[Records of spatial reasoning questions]

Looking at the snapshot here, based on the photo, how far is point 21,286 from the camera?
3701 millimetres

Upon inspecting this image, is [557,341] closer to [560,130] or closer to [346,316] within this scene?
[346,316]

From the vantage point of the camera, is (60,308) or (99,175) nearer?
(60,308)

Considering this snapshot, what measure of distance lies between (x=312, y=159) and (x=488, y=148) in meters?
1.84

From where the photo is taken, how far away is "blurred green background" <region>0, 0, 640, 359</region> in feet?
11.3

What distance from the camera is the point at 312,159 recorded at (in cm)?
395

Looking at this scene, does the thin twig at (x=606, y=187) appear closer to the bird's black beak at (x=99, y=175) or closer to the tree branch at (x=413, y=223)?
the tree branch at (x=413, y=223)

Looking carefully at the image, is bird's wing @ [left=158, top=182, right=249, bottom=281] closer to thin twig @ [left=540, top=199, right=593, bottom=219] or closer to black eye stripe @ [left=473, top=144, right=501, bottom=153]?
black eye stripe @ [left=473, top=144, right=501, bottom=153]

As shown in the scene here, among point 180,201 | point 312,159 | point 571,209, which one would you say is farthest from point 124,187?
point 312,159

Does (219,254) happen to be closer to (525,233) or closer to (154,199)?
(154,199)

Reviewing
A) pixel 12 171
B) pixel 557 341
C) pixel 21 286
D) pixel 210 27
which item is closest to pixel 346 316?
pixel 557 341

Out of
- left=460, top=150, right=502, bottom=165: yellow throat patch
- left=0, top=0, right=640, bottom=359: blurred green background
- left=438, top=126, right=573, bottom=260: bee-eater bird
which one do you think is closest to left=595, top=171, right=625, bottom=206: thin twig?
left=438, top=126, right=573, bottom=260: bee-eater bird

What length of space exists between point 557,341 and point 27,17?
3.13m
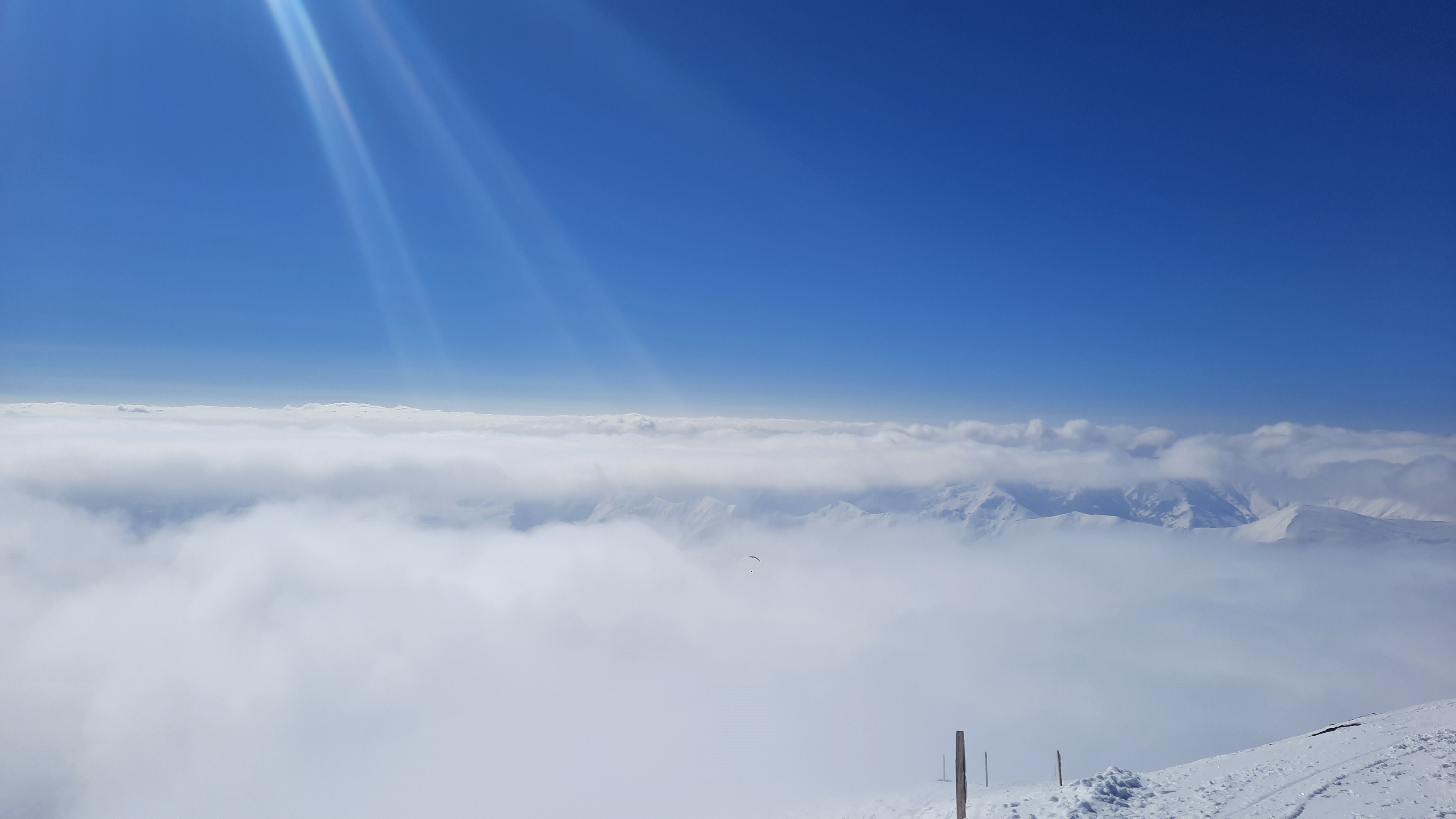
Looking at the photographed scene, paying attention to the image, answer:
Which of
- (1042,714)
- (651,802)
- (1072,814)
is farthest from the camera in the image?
(1042,714)

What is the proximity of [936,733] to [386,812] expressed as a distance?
145 metres

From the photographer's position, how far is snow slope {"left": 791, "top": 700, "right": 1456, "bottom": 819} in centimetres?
1372

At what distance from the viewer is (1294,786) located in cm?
1531

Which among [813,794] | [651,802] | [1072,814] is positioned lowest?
[651,802]

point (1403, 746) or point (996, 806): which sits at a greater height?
point (1403, 746)

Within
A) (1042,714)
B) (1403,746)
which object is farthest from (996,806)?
(1042,714)

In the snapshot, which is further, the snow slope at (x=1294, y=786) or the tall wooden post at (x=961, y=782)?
the tall wooden post at (x=961, y=782)

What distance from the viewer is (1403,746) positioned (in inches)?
659

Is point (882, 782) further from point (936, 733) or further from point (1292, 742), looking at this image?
point (1292, 742)

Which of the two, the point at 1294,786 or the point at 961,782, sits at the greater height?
the point at 961,782

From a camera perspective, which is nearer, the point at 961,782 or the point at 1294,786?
the point at 961,782

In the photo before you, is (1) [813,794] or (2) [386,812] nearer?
(1) [813,794]

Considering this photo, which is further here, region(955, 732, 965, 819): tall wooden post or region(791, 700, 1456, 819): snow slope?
region(955, 732, 965, 819): tall wooden post

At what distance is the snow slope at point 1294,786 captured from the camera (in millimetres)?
13719
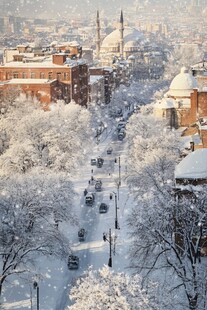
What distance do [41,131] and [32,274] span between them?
15.6 meters

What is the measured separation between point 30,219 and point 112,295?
→ 8770 mm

» **REQUIRED WORK**
Could you copy every one of the lines above word for word, with the pictures left out?

» **RESPONSE TO THIS TASK**
Looking at the snapshot here, based on the photo, how far is point 21,286 from the camera?
3701 millimetres

Upon inspecting this image, is [557,341] closer to [560,130] or closer to [346,316] within this scene?
[346,316]

From the vantage point of the camera, is (60,308) or (99,175) nearer?
(60,308)

Considering this snapshot, what measure of distance lies between (x=312, y=159) and (x=488, y=148) in meters?
1.84

From where the photo is taken, how far away is "blurred green background" <region>0, 0, 640, 359</region> in feet?
11.3

What distance from the camera is the point at 312,159 recorded at (in cm)?
395

Looking at this scene, does the thin twig at (x=606, y=187) appear closer to the bird's black beak at (x=99, y=175) or closer to the tree branch at (x=413, y=223)?
the tree branch at (x=413, y=223)

Looking carefully at the image, is bird's wing @ [left=158, top=182, right=249, bottom=281] closer to thin twig @ [left=540, top=199, right=593, bottom=219] or closer to black eye stripe @ [left=473, top=144, right=501, bottom=153]?
black eye stripe @ [left=473, top=144, right=501, bottom=153]

As shown in the scene here, among point 180,201 | point 312,159 | point 571,209, which one would you say is farthest from point 124,187?
point 312,159

Does (219,254) happen to be closer to (525,233) or closer to (154,199)?
(154,199)

Reviewing
A) pixel 12 171
B) pixel 557 341
C) pixel 21 286
D) pixel 210 27
which item is closest to pixel 346 316?
pixel 557 341

Out of
- left=460, top=150, right=502, bottom=165: yellow throat patch
- left=0, top=0, right=640, bottom=359: blurred green background
- left=438, top=126, right=573, bottom=260: bee-eater bird
which one do you think is closest to left=595, top=171, right=625, bottom=206: thin twig?
left=438, top=126, right=573, bottom=260: bee-eater bird

What length of space exists between point 557,341 and point 27,17?
3.13m
Looking at the photographed scene, paying attention to the image, answer:
Which of
- (1042,714)
- (651,802)
- (1072,814)
is farthest from the camera in the image?
(1042,714)

What is the proximity of [936,733] to [386,812] expressed as a distance?
145 metres

From the photographer's position, how far is snow slope {"left": 791, "top": 700, "right": 1456, "bottom": 819} in centimetres?
1372

At what distance from the viewer is (1294,786) located in cm?
1531

Which among [813,794] | [651,802] | [1072,814] is positioned lowest?
[651,802]

point (1403, 746) or point (996, 806): which sits at a greater height?
point (1403, 746)

Within
A) (1042,714)
B) (1403,746)
which object is farthest from (996,806)?
(1042,714)

In the snapshot, which is further, the snow slope at (x=1294, y=786) or the tall wooden post at (x=961, y=782)?
the tall wooden post at (x=961, y=782)

What distance from the viewer is (1403,746) positioned (in inches)?
659

Is point (882, 782) further from point (936, 733) or further from point (1292, 742), looking at this image?
point (1292, 742)

Which of the two, the point at 1294,786 or the point at 961,782, sits at the greater height?
the point at 961,782

From a camera perspective, which is nearer, the point at 961,782 or the point at 1294,786?
the point at 961,782

In the photo before you, is (1) [813,794] or (2) [386,812] nearer?
(1) [813,794]

Considering this photo, which is further here, region(955, 732, 965, 819): tall wooden post or region(791, 700, 1456, 819): snow slope?
region(955, 732, 965, 819): tall wooden post

At what distance is the snow slope at point 1294,786 captured from the camera (in millimetres)?
13719
What distance do [41,131] and [32,274] span between them?
15.6 meters

What is the measured separation between point 30,219 and point 112,295?
→ 8770 mm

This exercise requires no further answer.